A fool and his money are soon parted, however, and Robinson was ordered to pay £100,000, plus legal costs of £1.5 million, for defaming 15-year-old refugee Jamal Hijazi, who was attacked by far-right thugs and forced to relocate after Robinson falsely accused him of attacking “young English girls”. Even Robinson was forced to admit that he had cancelled the boy on faulty information: “I’ve been completely duped, what an embarrassing man.” He filed for bankruptcy shortly afterwards and has been involved in stalking a Indian journalist and her partner, for whom he was given a five-year stalking protection order, and calling a taxi driver in Bologna names: “little paki driving a car… I’m going to hit you on the head, kick you in the face, because I’m the king of the entire Islamic race (Like this).”

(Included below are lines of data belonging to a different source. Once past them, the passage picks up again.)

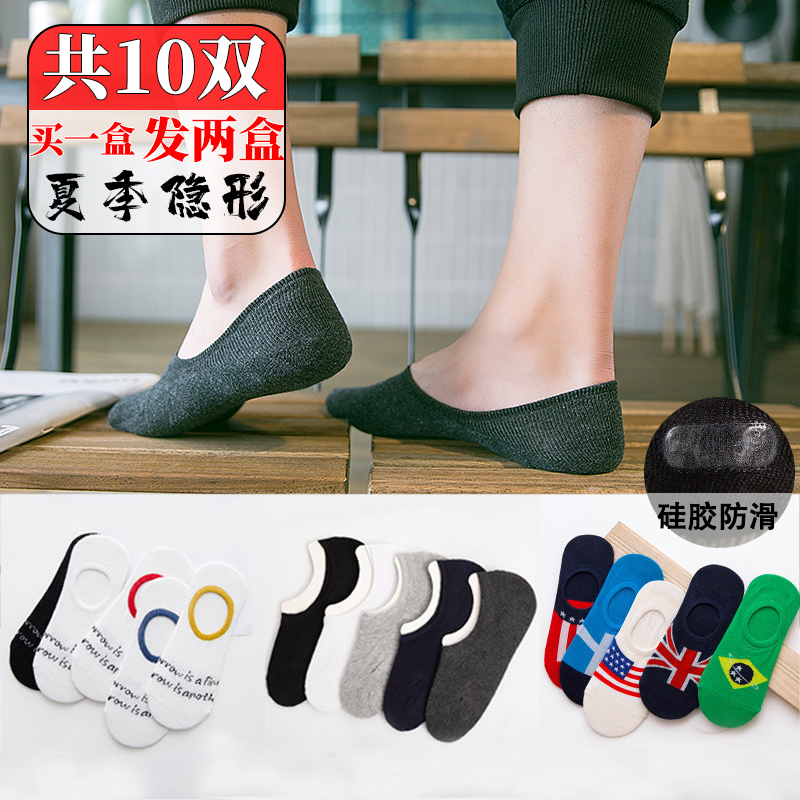 袜子男船袜夏季薄款短袜纯棉浅口透气防臭吸汗硅胶防滑夏天隐形袜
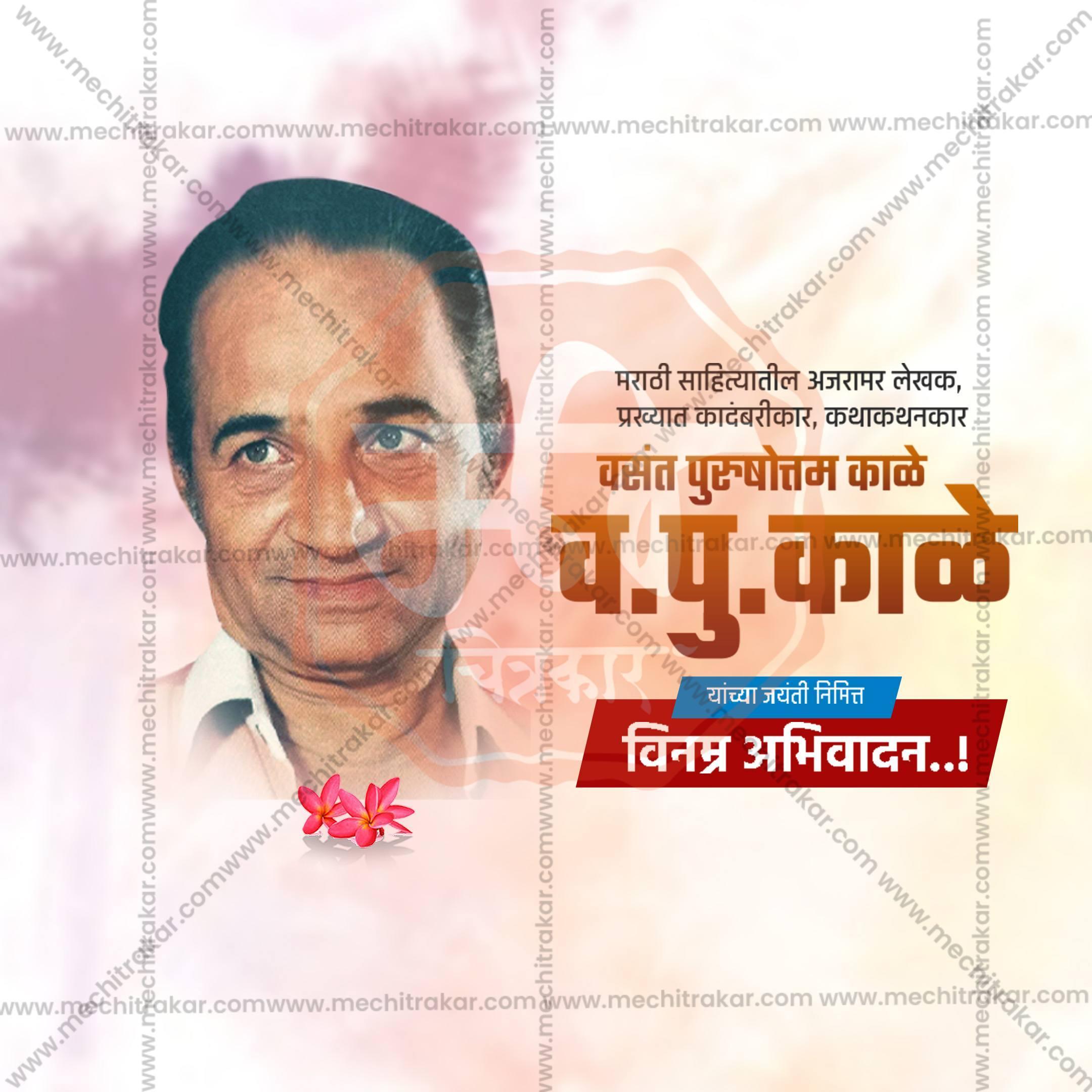 Vasant Purushottam Kale Punyatithi Social Media Template | Marathi PSD | Me Chitrakar 0325-4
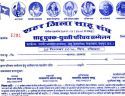 Raipur Sahu Samaj Yuvak Yuvati Parachya Samilane Registration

Like a dog returning to its vomit, Robinson returned to the Hijazi affair in his third book. Silence imposeda nasty reprisal of who said what to whom about whom. Telegraphically formulated, a summary might read: “I was right. The courts were wrong.”

Despite all his energetic antics and massive platform – News evening, Good morning Great Britainthe Today programme, Oxford Union, BBC, a Channel 4 documentary, all delivered by a guilt-ridden, right-thinking commentator in search of down-to-earth authenticity — it’s heartening to note that only a minuscule minority of souls have fallen for Tommy Robinson’s scam. In 2019, he polled just 2.2% of the vote when he stood for the European Parliament. When Gerard Batten roped him into Ukip’s Brezhnevite bureaucracy as a “grooming gang advisor”, Farage and seven other MEPs promptly resigned, fearing reputational damage. These are, after all, quite different traditions: Ukip’s origins lie in a fairly conventional post-war Euroscepticism, while Robinson’s lie in the interwar fascism of Oswald Mosley’s ilk, which is now considered beyond the pale.

Robinson, in short, is an anachronism. There is no existential battle between white and coloured Britain. What we have on our hands instead is an existential battle between white and Muslim fundamentalists, both sides as thick as mincemeat, and, in a way, two sides of the same coin. It is no coincidence then that Robinson has recently praised Muslim conservatives for being “strong in principle” and has joined them in opposing the teaching of tolerance for sexual minorities in schools. “Homosexuality is a horrible, horrible thing,” one Muslim conservative told the press; “it is not acceptable in Islam.” Robinson’s response: “I stand with Muslim parents.” A plague on both houses.